Soal Latihan –
(A) Menurut teks bacaan tentang penerapan Kurikulum 2013, mata pelajaran apa yang diampu penulis, dan di kelas mana saja?
(B) Tentukan apakah setiap pernyataan berikut sesuai dengan teks bacaan tentang penerapan Kurikulum 2013. Jawab ya atau tidak, lalu kutip kata-kata teks yang menjadi penentunya.
(i) Sekolah yang baru satu semester menjalankan Kurtilas akan kembali ke KTSP.
(ii) Di kelas IX, penulis sudah mengajar dengan Kurtilas.
(iii) Sekolah yang sudah tiga semester memakai Kurtilas dan berkeberatan diminta mengajukan surat permohonan.
(C) Lanjutkan teks bacaan tentang penerapan Kurikulum 2013, dimulai setelah kalimat terakhirnya.

Teks Bacaan –
::::::::::

Thursday, December 18, 2014

Etalase Dusta di Jagat Pendidikan Indonesia



Etalase Dusta di Jagat Pendidikan Indonesia
Oleh Budianto Sutrisno



        Akhir-akhir ini jagat pendidikan di Indonesia dipenuhi dengan hiruk pikuk suara pro dan kontra penerapan Kurikulum 2013 (Kurtilas). Hiruk-pikuk ini membuat Menteri Pendidikan Anies Baswedan mengambil keputusan yang bersifat mendua. Sekolah-sekolah yang telah menerapkan Kurtilas selama 3 semester, diperkenankan untuk menggunakan Kurtilas ini pada proses belajar mengajar selanjutnya, sementara sekolah-sekolah yang baru 1 semester menjalankannya, akan kembali ke KTSP. Sekolah-sekolah yang berkeberatan menjalankan Kurtilas, sementara sudah memakainya selama 3 semester, diminta untuk mengajukan surat keberatan; sedangkan sekolah yang baru 1 semester menjalankan Kutilas dan tak ingin kembali ke KTSP, diminta untuk mengajukan surat permohonan.

Pertentangan batin
          Keputusan yang mengandung ketaksaan (ambiguitas) ini mengakibatkan adanya 2 bentuk rapor pada sekolah-sekolah yang ingin kembali ke KTSP pada semester kedua tahun pelajaran 2014 – 2015 ini. Hal ini merupakan peristiwa yang sangat ganjil, dan mungkin hanya terjadi di Indonesia.
          Sebagai guru yang beragama Kristen, penulis merasakan adanya suatu pertentangan batin di dalam diri. Sebuah konflik yang sulit dijelaskan dengan kata-kata. Di satu pihak, penulis sangat ingin memajukan para siswa lewat pengajaran yang bermutu tinggi dan suri teladan yang baik, namun di sisi lain penulis juga harus memenuhi kewajiban guru untuk mempraktikkan Kurtilas, yang bagi penulis, sangat sulit dilakukan dengan jujur, kalau tak bisa dikatakan mustahil.
          Di sebuah sekolah di Jakarta, penulis mengampu mata pelajaran Bahasa Inggris untuk kelas VII, VIII, dan IX. Di kelas IX tak terdapat pergumulan batin yang seru, karena masih menggunakan KTSP. Masalah terjadi dalam penerapan Kurtilas dalam praktik nyata mengajar di kelas VII dan VIII.

::::::::::

Data yang Tersedia –
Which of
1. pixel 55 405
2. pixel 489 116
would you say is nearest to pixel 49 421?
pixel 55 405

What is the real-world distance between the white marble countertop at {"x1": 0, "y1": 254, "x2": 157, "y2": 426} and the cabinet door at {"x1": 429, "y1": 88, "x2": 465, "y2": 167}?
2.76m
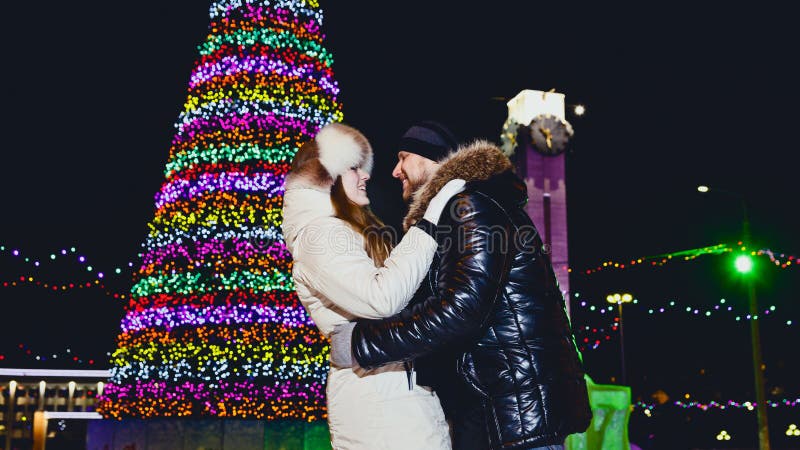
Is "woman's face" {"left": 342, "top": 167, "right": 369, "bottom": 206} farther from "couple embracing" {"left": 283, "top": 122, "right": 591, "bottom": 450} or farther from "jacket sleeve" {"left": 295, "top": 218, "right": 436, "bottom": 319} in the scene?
"jacket sleeve" {"left": 295, "top": 218, "right": 436, "bottom": 319}

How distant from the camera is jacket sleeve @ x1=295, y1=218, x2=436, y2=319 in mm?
2723

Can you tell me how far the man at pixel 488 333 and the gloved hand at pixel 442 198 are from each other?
3cm

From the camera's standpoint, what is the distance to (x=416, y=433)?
280 cm

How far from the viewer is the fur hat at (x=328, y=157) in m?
3.16

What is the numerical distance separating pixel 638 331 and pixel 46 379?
3460cm

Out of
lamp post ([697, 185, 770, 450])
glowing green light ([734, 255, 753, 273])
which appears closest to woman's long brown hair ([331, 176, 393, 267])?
lamp post ([697, 185, 770, 450])

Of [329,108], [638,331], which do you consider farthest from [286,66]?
[638,331]

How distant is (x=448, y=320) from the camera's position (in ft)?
8.64

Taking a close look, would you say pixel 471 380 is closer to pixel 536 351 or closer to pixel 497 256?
pixel 536 351

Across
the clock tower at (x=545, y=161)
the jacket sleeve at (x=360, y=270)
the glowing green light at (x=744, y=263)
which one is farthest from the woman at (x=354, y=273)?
the glowing green light at (x=744, y=263)

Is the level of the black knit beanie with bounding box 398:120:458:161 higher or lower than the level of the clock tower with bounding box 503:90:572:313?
lower

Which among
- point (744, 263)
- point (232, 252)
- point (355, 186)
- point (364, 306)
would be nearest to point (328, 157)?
point (355, 186)

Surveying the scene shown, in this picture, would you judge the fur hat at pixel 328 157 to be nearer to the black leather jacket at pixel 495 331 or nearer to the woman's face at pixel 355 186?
the woman's face at pixel 355 186

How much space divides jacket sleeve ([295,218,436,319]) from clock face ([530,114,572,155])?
822 centimetres
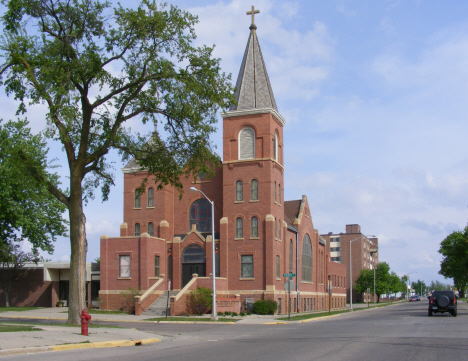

::::::::::

Kunci Jawaban –
(A) Bahasa Inggris untuk kelas VII, VIII, dan IX.

(B)
(i) Ya: "sementara sekolah-sekolah yang baru 1 semester menjalankannya, akan kembali ke KTSP"
(ii) Tidak: "Di kelas IX tak terdapat pergumulan batin yang seru, karena masih menggunakan KTSP."
(iii) Tidak: "Sekolah-sekolah yang berkeberatan menjalankan Kurtilas, sementara sudah memakainya selama 3 semester, diminta untuk mengajukan surat keberatan"

(C)
        Sekolah tempat penulis mengajar termasuk sekolah yang siswanya berasal dari keluarga kelas menengah ke bawah. Secara rata-rata mereka tidak cakap berbahasa Inggris (terutama secara lisan). Tak ada satu keluarga pun dari mereka yang sehari-hari berbahasa Inggris, atau berbahasa campuran antara bahasa Indonesia dan Inggris. Banyak di antara mereka untuk menerapkan kapan mengucapkan ”Good morning” dan ”Good afternoon” kepada guru, masih terbalik-balik.
          Suatu hari, dilakukan pendampingan penerapan Kurtilas oleh pihak Dinas Pendidikan di sekolah kami untuk 10 mata pelajaran. Seusai dilakukan inspeksi pendampingan dalam pengajaran di dalam kelas, penulis mendesak guru pendamping dengan pertanyaaan: ”Tolong Pak, saya diberi tahu kekurangan saya!” Rupanya guru pendamping ini lebih asyik mengamati RPP, Silabus, dan Penilaian tertulis untuk pelajaran yang telah lalu yang saya serahkan kepada beliau. Ya, laporan hitam di atas putih rupanya lebih menjadi fokus perhatian untuk dicermati oleh guru pendamping Kurtilas ketimbang praktik mengajar di dalam kelas. Apakah si pendamping memiliki kompetensi yang luar biasa sehingga mampu memerhatikan pengajaran praktik saya di dalam kelas sambil memerhatikan laporan tertulis saya? Saya kira, dari jawaban-jawaban yang diberikan dan nada bicaranya, saya berkesimpulan ”Tidak”. Bahkan beliau tak berkata sepatah pun dalam bahasa Ingris kepada saya, kecuali membaca topik pengajaran yang saya berikan.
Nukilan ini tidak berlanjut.